Introducing Margaux

Margaux cinched the leather chin strap tightly to hear the groan of leather on leather.  She worked her jaw around while snugging the helmet-like Chronicaller onto her head.  If it sat loosely it would get off symmetry.  If it got off symmetry she’d get funky results and a headache.  And she didn’t want a headache.  The Chronicaller looked like a brain might look had it been designed by an artistic god who’d seen a real brain for a moment and then been given a week to come up with a replica.  Now snug, Margaux removed the mouthpiece from it’s perch and situated it between her lips.  She blew lightly to check the resting tune.  With expert fingers she dialed in a finer note and blew again–still lightly.  As a result she unlatched a locked rubber tube along the sagittal and actuated two copper levers: one on the left and one on the right near the base of her skull.  Tendrils of near-blonde red hair stuck out from under the cumbersome headpiece like a bad neighbor’s vines growing under a fence.

She leaned forward to better balance the mass of copper and leather and shell and wood and rubber tubing that made up the Chronicaller.

OK, gonna need to come back to this mess another day.

Day 338

The Definitive Waccho Maquette

Everything about a Waccho appears human expect for their scale and proportions.

Given the same age and maturity a Waccho man extends past his human counterpart by his head and shoulders. While not making him quite as imposing as those arboreal giants of Canituu, the Anori, Wacchos regularly participate socially with humans. Their presense can be quite disconcerting. Waccho women—who are often confused for adolescent males—follow the same pattern of scale and sociability. Most times the women are on par with an adult human man. Some clever traders among their clans use these differences artfully in negotiating deals with our people.

If their height is disconcerting, their proportions are humorous and a bit off putting. From not a great distance, an unmoving Waccho appears human. If there is no other reference—a building or livestock to provide scale—even more so. Then they move.

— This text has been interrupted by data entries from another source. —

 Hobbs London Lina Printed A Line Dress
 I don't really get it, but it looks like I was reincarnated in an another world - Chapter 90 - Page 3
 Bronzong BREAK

A local fern-peddler, a man claiming to have hunted wild trens in the Thoon archipelago with the Captain Noag himself (so he should know), described the Waccho gait as an unsuccessful attempt to fall down. A Waccho’s lower limbs—arms and legs—are longer in proportion to their upper limbs than are a human’s.

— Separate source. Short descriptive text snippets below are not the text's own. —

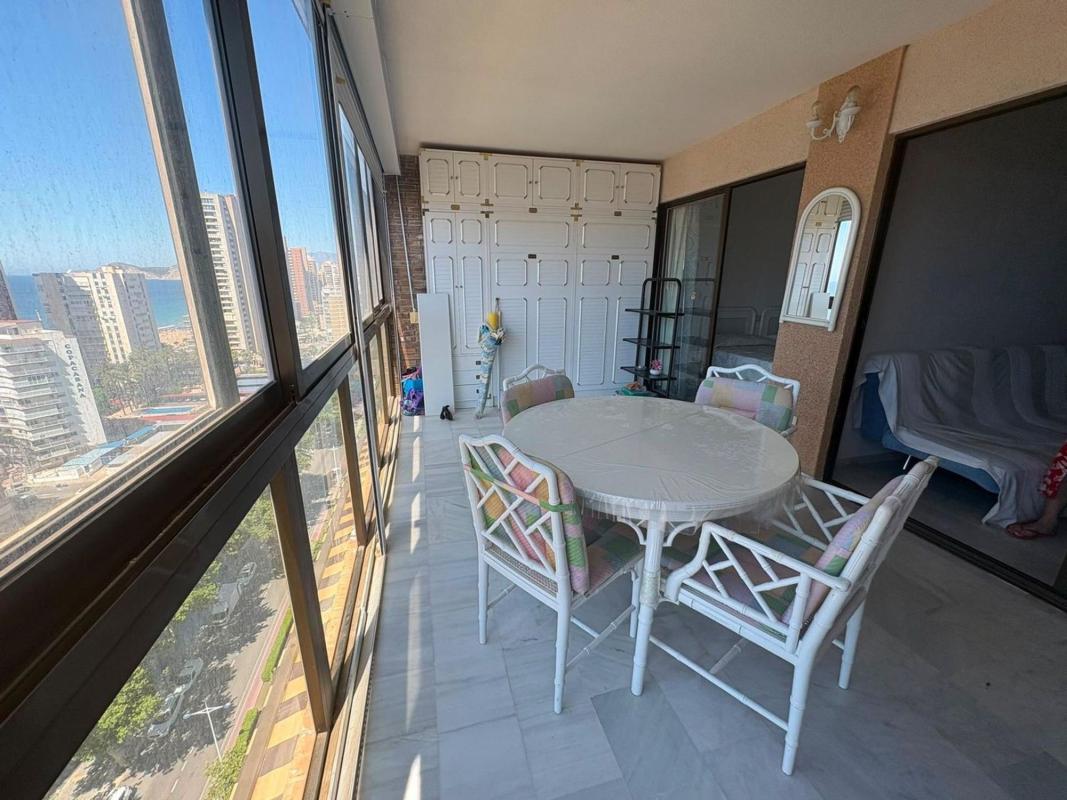 Sale of apartment in Piso en Playa de Levante, Benidorm, Benidorm
photo 3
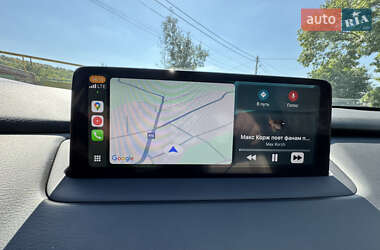 Позашляховик / Кросовер Mazda CX-9 2020 в 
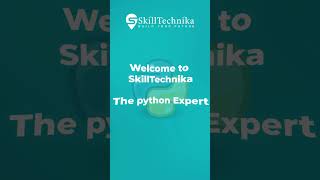 Python Online Certification Course| SkillTechnika| The Python Experts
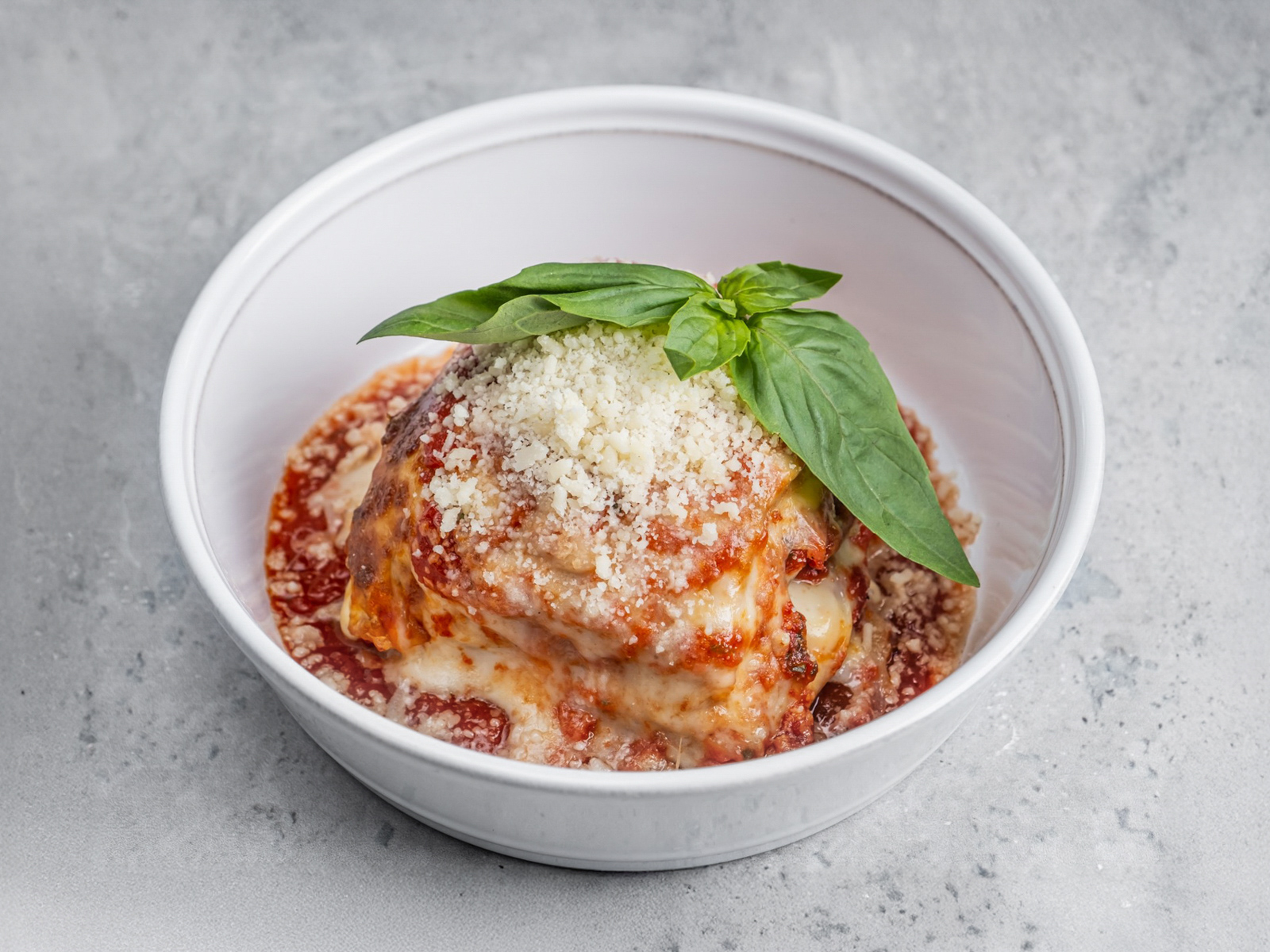 Баклажан пармиджано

The differences continue in their faces. A Waccho’s mouth is slender and nearly lipless. While their noses’ parallel our own, the distance between the mouth and the nose exceeds ours. Their eyes favor the edges of their face more than the center and are large and wide. Overall they have a flatter facial structure, that along with the mouth and eyes, reminds one of a startled doe. According to Waccho men their women are quite lovely with more delicate faces, but this author uses their modes of dress to distinguish between the sexes on most occasions.

Word count: 302
Day 204

Brother Gane’s Maquette

Immediately you are struck by the misplacement of the man in the garb. Gane is like a rabbit wearing a hat or a puppy in a shirt. Doable; just not right. But you don’t know what you would change.

From top to bottom he’s Solex Guy. Gane’s dreads are rubbed evenly with alizarin crimson and pleat evenly left and right when he’s at Mass or ride high in a ponytail bound in a tight clasp near his scalp when he’s on the job. His split-sleeved cassock fits smartly. His blue and gold subdermals pulse professionally from the gaps. His cincture is tied expertly in the old style–thank-you brother Chabe. When he walks his boots clip precisely on the stoneways.

Gane’s hres are error free. No one unit tests their prayers as effectively as he. His knowledge of circuits, networking, hymns, and chants is unparalleled. If you had three sons and you wanted the third to be in the clergy you want him to be just like Gane. You just wouldn’t want him to be Gane.

He’s a faker, an impostor, or a liar. Or he’s deluded, confused, or biding his time. Clearly he’s unwilling to be bad at what he’s pretending but he’s not bothered to fully obscure what must be disdain.

Leaving it there. Everything else that I tried fell flat.